• PROVIDED DATA:
-*-

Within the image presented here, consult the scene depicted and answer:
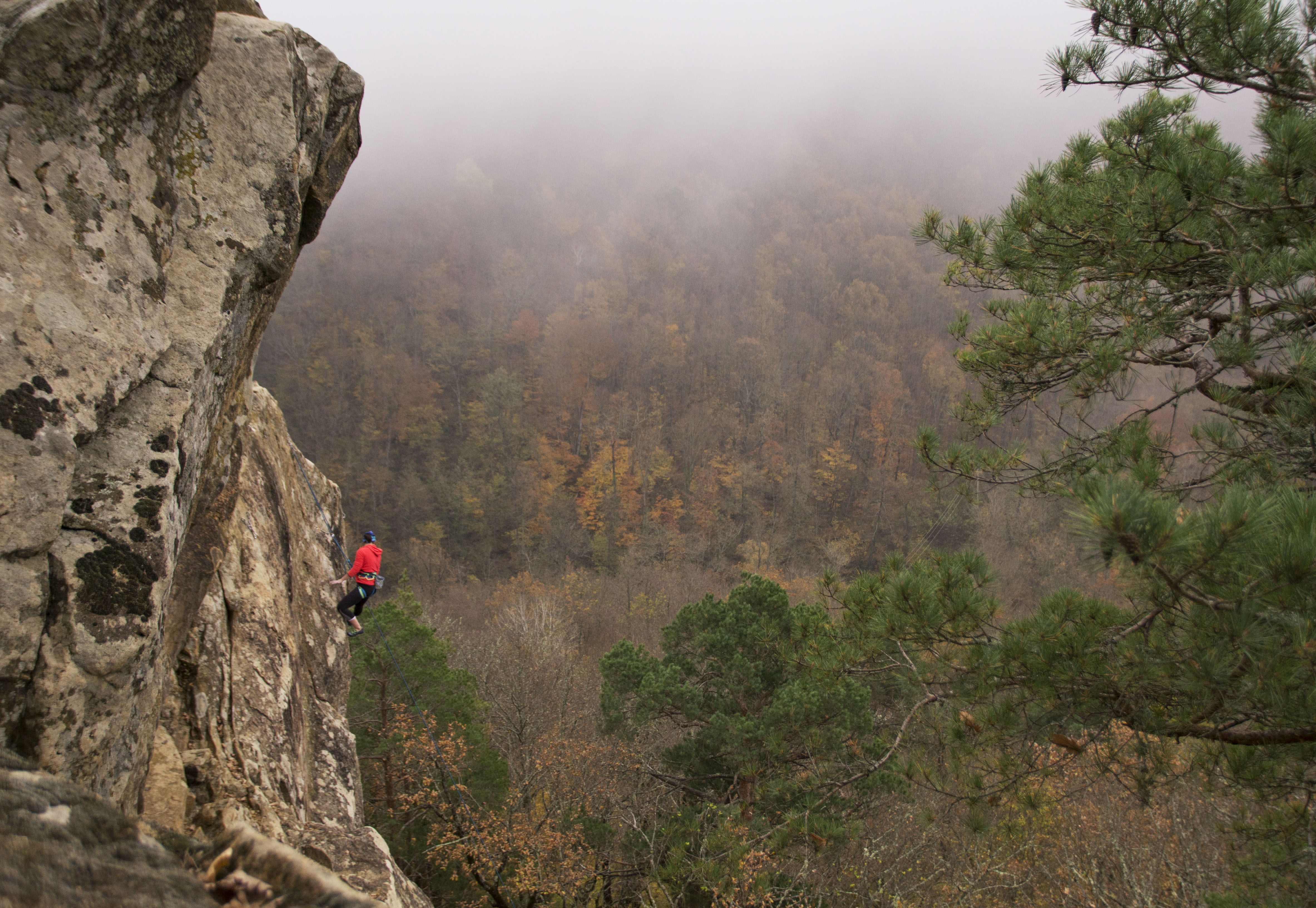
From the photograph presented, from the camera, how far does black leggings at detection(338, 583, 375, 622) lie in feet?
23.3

-*-

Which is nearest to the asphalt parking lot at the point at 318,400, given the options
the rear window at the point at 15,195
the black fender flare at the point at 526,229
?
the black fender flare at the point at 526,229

-*-

Count the lines of the listing above that contain the string "presented", with case counting. Reply with the number alone.

• FULL OUTPUT: 2